» **Text**:
☆ ☆ ☆ ☆ ☆

Ancestor Culture in Southeast Asia

Headdress (wutulai), Luang Island, south Moluccas, 19th century or earlier,
gold, 30.5 x 20.3 x 4.5 cm, Honolulu Academy of Arts, Hawaii, gift of the Christensen Fund. On the island of Luang, gold is worn at ceremonies as a marker of wealth, prestige and power. Noble families control treasuries of splendid jewellery, plates, discs, headdresses and crowns. From Ancestor Culture in Southeast Asia

This month From the Archives looks at an exhibition on the ancestor culture of Southeast Asia, which was the first large exhibition to explore works of art made in Southeast Asia to honour the ancestors and the spirits of nature. It was also the first major exhibition of animist art from Southeast Asia to be held in Australia. Life, Death & Magic: 2000 years of Southeast Asian Ancestral Art introduced objects that were vibrant, powerful and often frightening, alongside supernatural art from across the vast Southeast Asian region.

Featuring 250 works of art, presented in six sections, the exhibition explored the centuries of Southeast Asian ancestral arts and culture from ancient times to the present. The show revealed these ancestral arts in its many forms, including both every-day and ritual objects, from dramatic sculptures and grand architectural pieces in wood and stone to vibrant textiles and intricate gold jewellery. The works came from Indonesia, the Philippines, Malaysia, Vietnam, Taiwan, East Timor, Brunei, Thailand, Cambodia, as well as southern China with the loan objects drawn from museums across Asia, Europe and the US, displayed alongside objects from the National Gallery of Australia’s own exceptional collection.

For thousands of years, communities in these areas have created remarkable art expressing the region’s most ancient and enduring spiritual beliefs and social organisation. The exhibition celebrated the antiquity and continuity of animism as the inspiration for exquisite objects in bronze, stone, wood, gold and fibre.

Ancestral and Animist Beliefs

Ancestral and animist beliefs have been the focus of spiritual life and social organisation for thousands of years and was widespread before the introduction of Hinduism, Buddhism – and later Islam and Christianity. These beliefs continue to be respected in Southeast Asia, especially in remote islands and isolated mountainous areas. Exquisite and powerful objects are made to appease the ancestors and spirits whose blessings ensure fertility and success in important events in the cycle of life, especially birth, marriage and death. If neglected, these spirits can be vengeful and malicious.

Funerals, in particular, inspire the creation of spectacular works of art in ancestor culture in Southeast Asia. The exhibition included superbly decorated coffins, fearsome protective sculptures and shrouds to honour the recently deceased as well as distant ancestors. There were also objects of great mystery that were used in magical rites, including shamans’ robes, potent amulets, and divination books.

Animism centres on the power of nature spirits and the souls of the dead to intervene malevolently or benevolently in daily life. Beauty and ferocity are equally important in Southeast Asian animist art. Pleasing designs attract the blessings of the ancestors whilst grotesque or ugly and frightening images help dispel evil beings. Many objects on display were simultaneously appealing and menacing, even macabre.

☆ ☆ ☆ ☆ ☆

Questions about scenes in images
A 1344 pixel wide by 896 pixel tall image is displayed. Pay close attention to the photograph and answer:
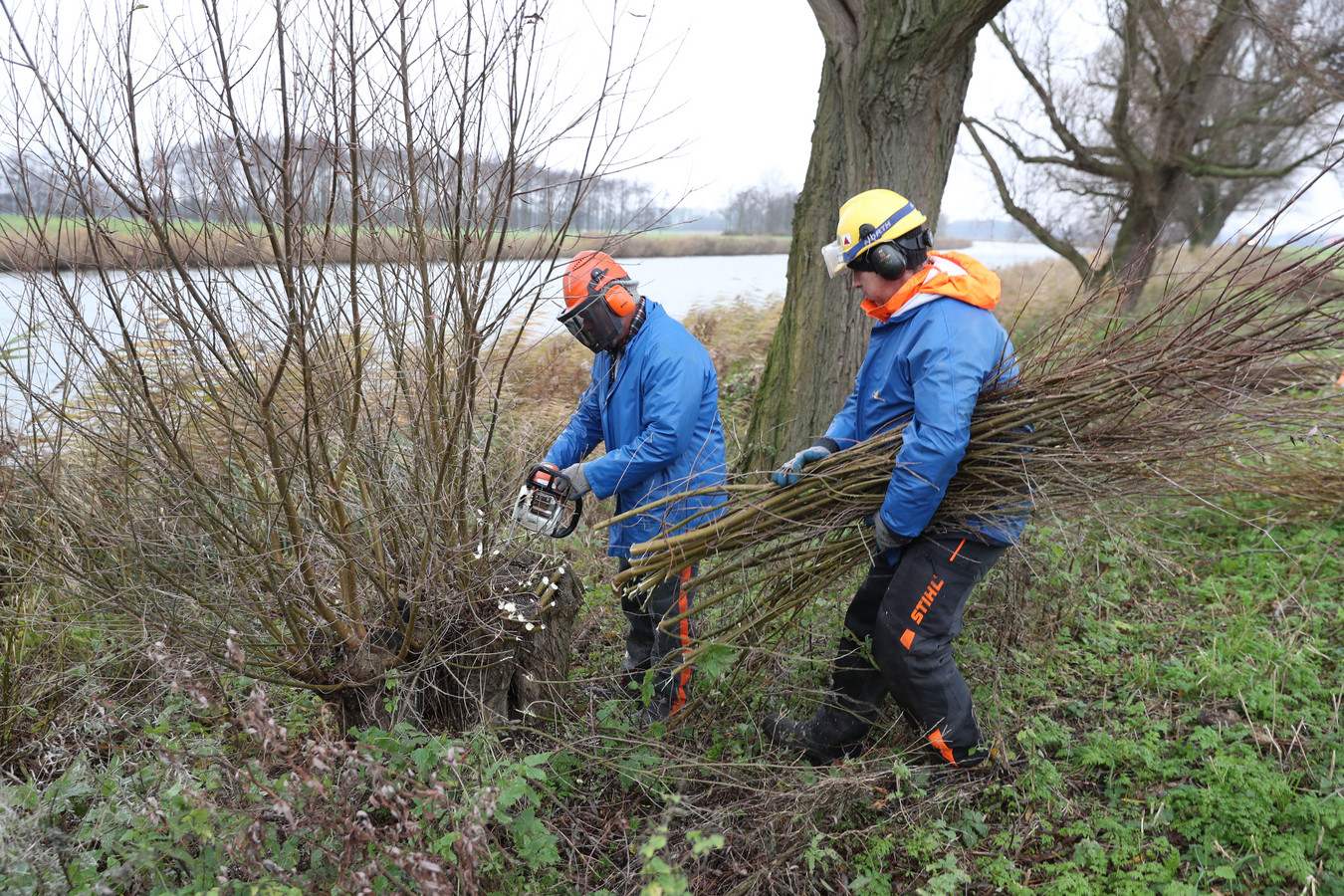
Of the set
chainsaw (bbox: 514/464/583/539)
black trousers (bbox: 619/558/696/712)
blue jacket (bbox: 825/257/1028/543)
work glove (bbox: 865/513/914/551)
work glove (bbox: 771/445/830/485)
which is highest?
blue jacket (bbox: 825/257/1028/543)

☆ ☆ ☆ ☆ ☆

» **Given instruction**: Retype everything in the text on Southeast Asian ancestral art from "This month From" down to "Southeast Asian region.".

» **Answer to this problem**:
This month From the Archives looks at an exhibition on the ancestor culture of Southeast Asia, which was the first large exhibition to explore works of art made in Southeast Asia to honour the ancestors and the spirits of nature. It was also the first major exhibition of animist art from Southeast Asia to be held in Australia. Life, Death & Magic: 2000 years of Southeast Asian Ancestral Art introduced objects that were vibrant, powerful and often frightening, alongside supernatural art from across the vast Southeast Asian region.